Source data:
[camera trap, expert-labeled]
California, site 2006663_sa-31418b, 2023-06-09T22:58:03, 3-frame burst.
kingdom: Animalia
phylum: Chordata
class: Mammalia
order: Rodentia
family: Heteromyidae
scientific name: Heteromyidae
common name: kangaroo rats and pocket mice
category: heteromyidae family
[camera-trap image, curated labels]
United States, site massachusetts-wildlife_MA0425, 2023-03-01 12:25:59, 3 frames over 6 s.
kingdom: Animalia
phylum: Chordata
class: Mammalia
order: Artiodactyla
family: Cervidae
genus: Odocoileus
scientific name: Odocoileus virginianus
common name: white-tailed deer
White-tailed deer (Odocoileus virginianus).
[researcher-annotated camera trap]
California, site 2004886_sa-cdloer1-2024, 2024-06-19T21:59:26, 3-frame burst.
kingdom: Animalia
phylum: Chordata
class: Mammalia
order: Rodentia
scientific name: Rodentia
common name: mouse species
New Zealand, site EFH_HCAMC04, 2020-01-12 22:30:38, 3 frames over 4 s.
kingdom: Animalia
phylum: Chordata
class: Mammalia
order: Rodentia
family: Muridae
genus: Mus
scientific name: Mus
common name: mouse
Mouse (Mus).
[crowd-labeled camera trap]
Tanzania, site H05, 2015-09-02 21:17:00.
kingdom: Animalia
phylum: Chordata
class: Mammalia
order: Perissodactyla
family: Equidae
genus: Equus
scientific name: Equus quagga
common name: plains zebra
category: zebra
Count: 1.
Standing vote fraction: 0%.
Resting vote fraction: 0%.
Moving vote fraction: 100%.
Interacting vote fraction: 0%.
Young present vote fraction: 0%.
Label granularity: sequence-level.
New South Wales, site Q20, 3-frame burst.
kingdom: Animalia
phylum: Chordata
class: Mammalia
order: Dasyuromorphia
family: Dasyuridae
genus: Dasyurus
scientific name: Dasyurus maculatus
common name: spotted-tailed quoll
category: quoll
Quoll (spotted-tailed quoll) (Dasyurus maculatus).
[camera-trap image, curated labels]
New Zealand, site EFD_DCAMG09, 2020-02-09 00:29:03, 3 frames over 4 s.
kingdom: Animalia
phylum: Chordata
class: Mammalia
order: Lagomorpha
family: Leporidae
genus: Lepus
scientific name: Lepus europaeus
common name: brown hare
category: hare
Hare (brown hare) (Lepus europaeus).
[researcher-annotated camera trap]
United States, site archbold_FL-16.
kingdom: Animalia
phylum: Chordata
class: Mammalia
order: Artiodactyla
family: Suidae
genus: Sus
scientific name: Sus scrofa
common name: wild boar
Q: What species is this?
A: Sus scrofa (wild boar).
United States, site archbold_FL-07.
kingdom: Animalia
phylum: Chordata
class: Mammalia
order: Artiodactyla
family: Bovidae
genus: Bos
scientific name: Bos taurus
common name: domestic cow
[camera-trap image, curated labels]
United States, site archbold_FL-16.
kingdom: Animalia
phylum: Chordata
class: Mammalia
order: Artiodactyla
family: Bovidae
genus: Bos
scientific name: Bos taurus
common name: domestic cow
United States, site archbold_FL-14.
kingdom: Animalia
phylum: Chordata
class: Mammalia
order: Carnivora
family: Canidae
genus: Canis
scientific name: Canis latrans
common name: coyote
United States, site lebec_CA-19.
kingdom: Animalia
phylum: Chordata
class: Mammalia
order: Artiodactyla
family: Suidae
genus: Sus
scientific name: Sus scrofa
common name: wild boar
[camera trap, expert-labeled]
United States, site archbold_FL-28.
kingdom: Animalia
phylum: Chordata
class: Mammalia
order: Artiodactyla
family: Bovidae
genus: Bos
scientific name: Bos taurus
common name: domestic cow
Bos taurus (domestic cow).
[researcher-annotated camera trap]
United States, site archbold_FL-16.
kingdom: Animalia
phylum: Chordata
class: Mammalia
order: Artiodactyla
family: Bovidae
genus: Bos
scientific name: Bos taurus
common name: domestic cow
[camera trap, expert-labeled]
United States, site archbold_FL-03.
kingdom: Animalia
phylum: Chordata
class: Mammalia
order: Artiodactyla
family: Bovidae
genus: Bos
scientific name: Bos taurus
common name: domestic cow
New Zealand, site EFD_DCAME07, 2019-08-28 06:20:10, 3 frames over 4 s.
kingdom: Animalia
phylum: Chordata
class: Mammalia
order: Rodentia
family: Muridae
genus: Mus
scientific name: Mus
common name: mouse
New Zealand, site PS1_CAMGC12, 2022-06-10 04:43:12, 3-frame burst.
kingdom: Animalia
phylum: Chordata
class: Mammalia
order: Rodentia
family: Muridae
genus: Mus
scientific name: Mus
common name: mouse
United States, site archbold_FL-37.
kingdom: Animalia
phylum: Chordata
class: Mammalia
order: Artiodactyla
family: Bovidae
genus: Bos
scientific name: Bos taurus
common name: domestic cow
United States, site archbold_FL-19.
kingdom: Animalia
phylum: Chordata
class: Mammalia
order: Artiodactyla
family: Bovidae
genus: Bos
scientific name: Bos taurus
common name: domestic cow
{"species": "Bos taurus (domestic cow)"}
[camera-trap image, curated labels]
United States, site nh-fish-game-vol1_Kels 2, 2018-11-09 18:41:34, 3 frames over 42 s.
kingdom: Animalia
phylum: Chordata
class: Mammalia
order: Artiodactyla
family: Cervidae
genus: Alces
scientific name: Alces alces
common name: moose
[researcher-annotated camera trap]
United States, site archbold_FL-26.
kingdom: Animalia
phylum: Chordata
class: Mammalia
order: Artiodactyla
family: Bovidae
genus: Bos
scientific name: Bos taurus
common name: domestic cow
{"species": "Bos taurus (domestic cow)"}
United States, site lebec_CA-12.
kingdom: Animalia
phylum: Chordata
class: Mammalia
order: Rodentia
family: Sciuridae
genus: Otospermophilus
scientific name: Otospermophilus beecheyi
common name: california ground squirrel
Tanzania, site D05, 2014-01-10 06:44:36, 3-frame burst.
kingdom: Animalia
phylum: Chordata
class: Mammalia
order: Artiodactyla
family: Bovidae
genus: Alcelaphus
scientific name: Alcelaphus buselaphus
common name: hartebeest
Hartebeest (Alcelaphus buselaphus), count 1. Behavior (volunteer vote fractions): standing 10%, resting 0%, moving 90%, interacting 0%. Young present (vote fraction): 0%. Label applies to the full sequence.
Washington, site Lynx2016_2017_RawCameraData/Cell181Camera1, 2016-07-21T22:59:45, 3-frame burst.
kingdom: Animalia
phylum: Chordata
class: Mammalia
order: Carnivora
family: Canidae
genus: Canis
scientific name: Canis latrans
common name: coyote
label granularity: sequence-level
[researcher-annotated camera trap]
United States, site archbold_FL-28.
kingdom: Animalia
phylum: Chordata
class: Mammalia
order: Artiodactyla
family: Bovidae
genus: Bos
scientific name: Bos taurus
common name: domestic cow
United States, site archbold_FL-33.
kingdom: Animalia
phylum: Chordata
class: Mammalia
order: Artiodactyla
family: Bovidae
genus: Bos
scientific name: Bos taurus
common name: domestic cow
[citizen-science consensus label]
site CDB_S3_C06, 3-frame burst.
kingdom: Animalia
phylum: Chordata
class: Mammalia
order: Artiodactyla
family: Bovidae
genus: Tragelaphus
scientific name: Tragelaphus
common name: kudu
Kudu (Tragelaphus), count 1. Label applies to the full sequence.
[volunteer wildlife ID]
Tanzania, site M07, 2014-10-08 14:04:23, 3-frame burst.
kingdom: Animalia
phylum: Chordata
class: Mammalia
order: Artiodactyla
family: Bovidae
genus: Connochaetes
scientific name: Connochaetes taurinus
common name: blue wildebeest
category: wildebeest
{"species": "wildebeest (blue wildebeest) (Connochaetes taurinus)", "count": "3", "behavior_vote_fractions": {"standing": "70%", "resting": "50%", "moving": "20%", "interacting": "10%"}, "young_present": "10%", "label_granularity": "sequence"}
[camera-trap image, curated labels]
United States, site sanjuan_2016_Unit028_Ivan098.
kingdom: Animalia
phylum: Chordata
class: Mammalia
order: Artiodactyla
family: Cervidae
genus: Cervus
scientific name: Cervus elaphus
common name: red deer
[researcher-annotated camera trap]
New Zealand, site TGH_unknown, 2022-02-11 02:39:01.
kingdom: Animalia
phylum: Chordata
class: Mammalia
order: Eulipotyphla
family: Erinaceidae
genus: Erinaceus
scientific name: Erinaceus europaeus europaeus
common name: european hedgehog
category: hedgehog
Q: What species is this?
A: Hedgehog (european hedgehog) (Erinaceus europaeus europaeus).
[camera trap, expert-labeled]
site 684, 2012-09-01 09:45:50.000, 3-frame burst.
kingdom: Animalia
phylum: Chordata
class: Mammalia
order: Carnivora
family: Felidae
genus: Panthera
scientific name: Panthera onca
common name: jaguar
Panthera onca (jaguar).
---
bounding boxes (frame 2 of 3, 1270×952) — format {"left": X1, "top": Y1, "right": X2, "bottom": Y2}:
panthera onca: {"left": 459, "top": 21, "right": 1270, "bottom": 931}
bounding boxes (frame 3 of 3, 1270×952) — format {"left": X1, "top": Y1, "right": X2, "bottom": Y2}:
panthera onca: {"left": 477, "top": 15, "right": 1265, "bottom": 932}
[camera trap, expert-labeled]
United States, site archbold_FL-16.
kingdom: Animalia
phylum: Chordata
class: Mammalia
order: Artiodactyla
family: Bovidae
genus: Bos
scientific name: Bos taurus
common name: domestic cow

▶ **EXERCISE DETAILS**
Up to and including the line that contains "common name: mouse species", restate word for word every line of the entries, starting from the first.

▶ **ANSWER SECTION**
[camera trap, expert-labeled]
California, site 2006663_sa-31418b, 2023-06-09T22:58:03, 3-frame burst.
kingdom: Animalia
phylum: Chordata
class: Mammalia
order: Rodentia
family: Heteromyidae
scientific name: Heteromyidae
common name: kangaroo rats and pocket mice
category: heteromyidae family
[camera-trap image, curated labels]
United States, site massachusetts-wildlife_MA0425, 2023-03-01 12:25:59, 3 frames over 6 s.
kingdom: Animalia
phylum: Chordata
class: Mammalia
order: Artiodactyla
family: Cervidae
genus: Odocoileus
scientific name: Odocoileus virginianus
common name: white-tailed deer
White-tailed deer (Odocoileus virginianus).
[researcher-annotated camera trap]
California, site 2004886_sa-cdloer1-2024, 2024-06-19T21:59:26, 3-frame burst.
kingdom: Animalia
phylum: Chordata
class: Mammalia
order: Rodentia
scientific name: Rodentia
common name: mouse species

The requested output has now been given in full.